Many of these are novels (it says so right in the title!) and many simply plucked from lists; Pulitzer, Giller and Man Booker nominees. As mentioned in the previous post, I look for reliable suggestions for reading material.
Plus, I have a list of those that I didn’t finish:
1 | The Plague of Doves | Erdrich, Louise |
2 | The Secret Scripture | Barry, Sebastian |
3 | The Writing Circle | Demas, Corinne |
4 | Family Matters | Mistry, Rohinton |
5 | The Confessions of Nat Turner | Styron, William |
6 | Lit – A Memoir | Karr, Mary |
7 | Mercy among the Children | Richards, David Adams |
8 | Close Range – Wyoming Stories | Proulx, Annie |
Both lists are all ebooks or audiobooks, and doesn’t include books printed on paper (! the stuff referred to as “recycling material” on a podcast today), so on top of those there are a bunch of non-fiction books on writing as well as at least one novel I can think of: “The Hunger Games”, speed-read over a weekend, borrowed from high school student.
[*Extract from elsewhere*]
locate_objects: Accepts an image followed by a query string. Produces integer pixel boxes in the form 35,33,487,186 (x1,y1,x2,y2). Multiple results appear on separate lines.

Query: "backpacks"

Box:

Oh, plus a little ways into “The Pale King”, David Foster Wallace. Even in paper form that was more than I could work my way through, at least at the time. I plan to give it another shot at some later date.
Still, that’s a decent average speed, I think. The Dexter and Grafton and YA and other light ones I finish in a couple of days of reading, and most of the rest in two weeks or so.
The non-finishers are an interesting group; “Lit” was good reading, but I read it sporadically for the author’s style and ability to put words and sentences and paragraphs together, and less for the memoir story; I wasn’t concerned when it expired. “The Writing Circle” is so mediocre that I couldn’t bring myself to finish it.
The others seem to have in common a sweeping family/race tale covering a number of years, and they all lost my interest. But “The Poisonwood Bible” and “Half-blood Blues” and “The Stone Diaries” might also fall into those categories and I liked those quite a bit. Maybe there’s a dryness to the others that I couldn’t connect to, a dryness in the writing and/or in the characters. “Mercy among the Children” is the only one I really tried to finish, but the reverence the author had for his story and for his character became distasteful after a while; he seemed to think the main character was heroic, tragic, almost Jesus-like. I just found him pathetic and sad.